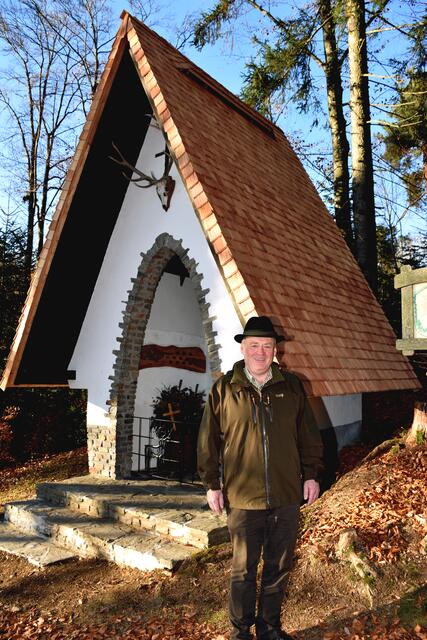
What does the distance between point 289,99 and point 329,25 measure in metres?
2.12

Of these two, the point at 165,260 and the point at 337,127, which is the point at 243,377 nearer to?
the point at 165,260

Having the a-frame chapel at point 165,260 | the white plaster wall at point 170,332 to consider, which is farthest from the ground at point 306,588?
the white plaster wall at point 170,332

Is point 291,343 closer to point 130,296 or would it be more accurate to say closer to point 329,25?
point 130,296

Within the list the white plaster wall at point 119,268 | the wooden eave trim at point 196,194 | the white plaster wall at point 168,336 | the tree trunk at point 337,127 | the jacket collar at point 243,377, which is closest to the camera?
the jacket collar at point 243,377

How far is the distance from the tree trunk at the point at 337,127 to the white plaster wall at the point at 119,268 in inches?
239

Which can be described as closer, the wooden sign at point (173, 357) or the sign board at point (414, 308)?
the sign board at point (414, 308)

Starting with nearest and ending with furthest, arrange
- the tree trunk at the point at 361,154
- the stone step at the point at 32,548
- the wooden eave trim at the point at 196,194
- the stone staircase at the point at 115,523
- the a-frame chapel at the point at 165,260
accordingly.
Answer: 1. the wooden eave trim at the point at 196,194
2. the stone staircase at the point at 115,523
3. the stone step at the point at 32,548
4. the a-frame chapel at the point at 165,260
5. the tree trunk at the point at 361,154

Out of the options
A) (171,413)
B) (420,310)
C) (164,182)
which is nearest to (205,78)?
(164,182)

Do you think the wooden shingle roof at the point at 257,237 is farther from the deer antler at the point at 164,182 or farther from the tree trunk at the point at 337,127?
the tree trunk at the point at 337,127

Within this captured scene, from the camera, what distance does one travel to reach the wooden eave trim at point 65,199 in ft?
22.6

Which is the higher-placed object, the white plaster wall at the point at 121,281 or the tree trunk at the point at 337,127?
the tree trunk at the point at 337,127

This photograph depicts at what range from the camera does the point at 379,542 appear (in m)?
4.45

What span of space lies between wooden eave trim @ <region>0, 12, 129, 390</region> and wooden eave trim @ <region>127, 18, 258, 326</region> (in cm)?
32

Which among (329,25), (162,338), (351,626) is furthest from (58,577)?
(329,25)
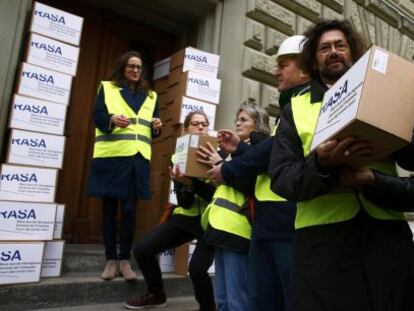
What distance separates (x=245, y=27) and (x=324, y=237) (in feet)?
13.5

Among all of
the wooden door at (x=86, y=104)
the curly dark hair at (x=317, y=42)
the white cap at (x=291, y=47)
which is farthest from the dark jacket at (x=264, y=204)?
the wooden door at (x=86, y=104)

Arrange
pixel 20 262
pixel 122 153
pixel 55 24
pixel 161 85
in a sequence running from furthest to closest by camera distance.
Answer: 1. pixel 161 85
2. pixel 55 24
3. pixel 122 153
4. pixel 20 262

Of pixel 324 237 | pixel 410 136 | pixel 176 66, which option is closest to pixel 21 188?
pixel 176 66

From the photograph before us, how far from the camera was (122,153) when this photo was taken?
3365 mm

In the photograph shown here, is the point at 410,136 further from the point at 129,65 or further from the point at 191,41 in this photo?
the point at 191,41

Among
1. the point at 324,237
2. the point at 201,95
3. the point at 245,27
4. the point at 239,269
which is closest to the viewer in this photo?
the point at 324,237

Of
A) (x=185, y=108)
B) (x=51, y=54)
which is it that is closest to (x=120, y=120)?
(x=51, y=54)

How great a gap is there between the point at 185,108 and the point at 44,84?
1.38 meters

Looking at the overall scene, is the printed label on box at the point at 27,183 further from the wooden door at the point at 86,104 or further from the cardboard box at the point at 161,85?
the cardboard box at the point at 161,85

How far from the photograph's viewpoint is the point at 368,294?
1220 millimetres

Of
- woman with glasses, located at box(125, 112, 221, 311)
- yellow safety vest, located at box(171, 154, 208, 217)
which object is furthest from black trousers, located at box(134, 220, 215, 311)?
yellow safety vest, located at box(171, 154, 208, 217)

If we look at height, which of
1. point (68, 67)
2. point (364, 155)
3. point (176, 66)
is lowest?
point (364, 155)

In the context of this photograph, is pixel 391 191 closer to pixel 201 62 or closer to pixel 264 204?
pixel 264 204

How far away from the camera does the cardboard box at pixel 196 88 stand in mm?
4344
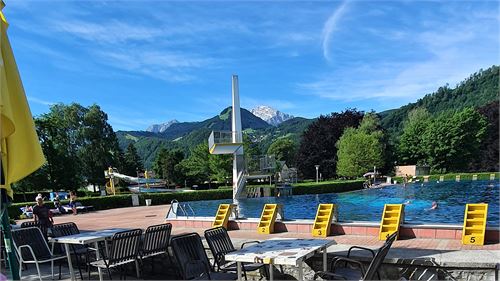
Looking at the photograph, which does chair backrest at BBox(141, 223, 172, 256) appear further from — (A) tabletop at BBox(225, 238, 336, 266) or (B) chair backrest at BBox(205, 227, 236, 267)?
——————————
_TASK TO COMPLETE_:
Copy out everything in the data from the line containing "Among all of" down to the end of the data, both ends included, and leave the pictures out.

_FULL OUTPUT_:
Among all of
the wooden door at (x=86, y=104)
the curly dark hair at (x=317, y=42)
the white cap at (x=291, y=47)
which is farthest from the dark jacket at (x=264, y=204)?
the wooden door at (x=86, y=104)

Arrange
pixel 20 262
pixel 122 153
pixel 55 24
pixel 161 85
in a sequence running from furthest to closest by camera distance.
Answer: 1. pixel 161 85
2. pixel 55 24
3. pixel 122 153
4. pixel 20 262

Of pixel 324 237 | pixel 410 136 | pixel 176 66, which option is closest to pixel 21 188?
pixel 176 66

From the photograph before us, how far from the camera was (122,153) when this photo was taken?
3365 mm

In the photograph shown here, is the point at 410,136 further from the point at 129,65 or further from the point at 191,41 in this photo?
the point at 191,41

Among
1. the point at 324,237
2. the point at 201,95
3. the point at 245,27
4. the point at 239,269
which is closest to the viewer in this photo?
the point at 324,237

Of
A) (x=185, y=108)
B) (x=51, y=54)
which is it that is closest to (x=120, y=120)?
(x=51, y=54)

How great a gap is there between the point at 185,108 and the point at 44,84?
1.38 meters

Looking at the overall scene, is the printed label on box at the point at 27,183 further from the wooden door at the point at 86,104 or further from the cardboard box at the point at 161,85?
the cardboard box at the point at 161,85

How far from the photograph's viewpoint is the point at 368,294?
1220 millimetres

Of
- woman with glasses, located at box(125, 112, 221, 311)
- yellow safety vest, located at box(171, 154, 208, 217)
which object is furthest from black trousers, located at box(134, 220, 215, 311)?
yellow safety vest, located at box(171, 154, 208, 217)

If we look at height, which of
1. point (68, 67)
2. point (364, 155)
3. point (176, 66)
is lowest?
point (364, 155)

In the context of this photograph, is pixel 391 191 closer to pixel 201 62 or closer to pixel 264 204?
pixel 264 204

How far away from the camera does the cardboard box at pixel 196 88 stand in mm?
4344
Looking at the photograph, which does chair backrest at BBox(141, 223, 172, 256) appear further from — (A) tabletop at BBox(225, 238, 336, 266) or (B) chair backrest at BBox(205, 227, 236, 267)?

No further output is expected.